The judge knew that, and that is what he meant.

Thanks for a great question!

2 thoughts on “I heard a gal tell a judge in court she was clean and sober, and he said she was clean but not sober. What does that mean? What is the difference between clean and/or clean and sober?

  1. Kristin H.

    An excellent explanation at length of a very important issue (the clean/sober differential.) What I tell newcomers is that “clean” is physiological. “Sober” is a state of mind (emotional and spiritual included.)

    Your explanation will be bookmarked for my future reference. Thank you.

    Like

  2. Bill G

    Your answer to the question is excellent and reveals a lot of truth about sobriety, but I doubt that that was what the judge meant. It is highly unlikely that the judge was as philosophical about sobriety as you. He probably meant that he believed that the person was off of drugs but doubted that she had quit drinking. We can only hope for a time when judges are as well educated about sobriety as you are.

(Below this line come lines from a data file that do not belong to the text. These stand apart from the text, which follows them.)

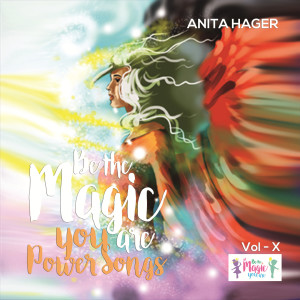 Album Power Songs, Vol. 10 from 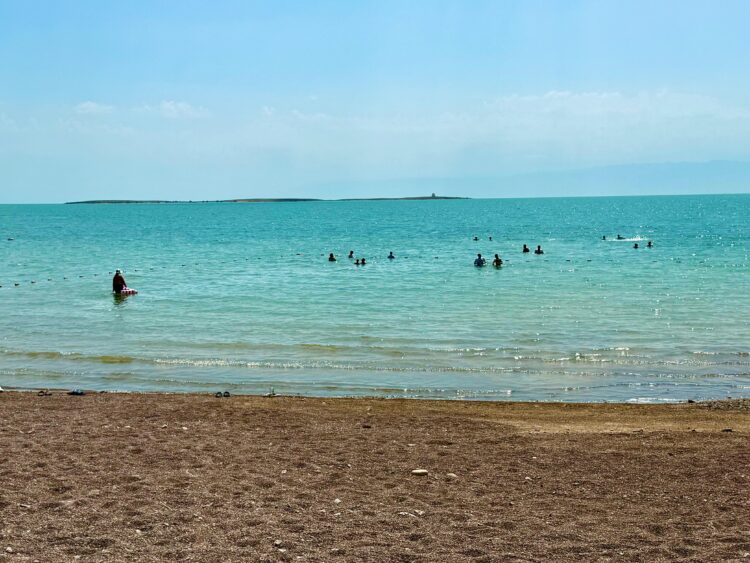 Қонаевтағы туризм: 1 млрд теңгеден астам сомаға қызмет көрсетілді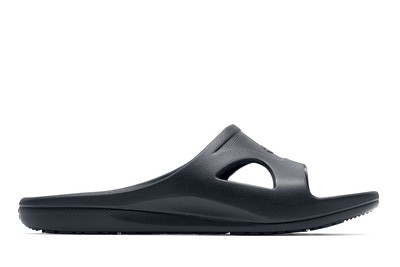 Slip-Resistant Slip-on Shower Slides | Shoes For Crews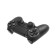 Gampad Marvo GT-84, wireless, support for PC, PS3, PS4, 600 mAh, black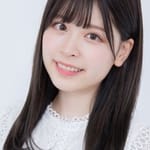 ฮารุกะ ไอคาวะ (Haruka Aikawa)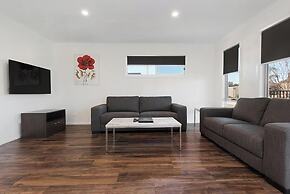 Discovery Parks Moama Waters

    My experience with judges in this part of the country (extending over a career as a police officer, among other things) is that most of them who deal with DUI, drug cases, and similar offenses are quite aware of the difference. As one of them put it to me once, “Junkie is as junkie does.” I gave the writer credit for having the sense to understand, in context, if he meant something as simple as not having stopped drinking. In any case, it was a great opening.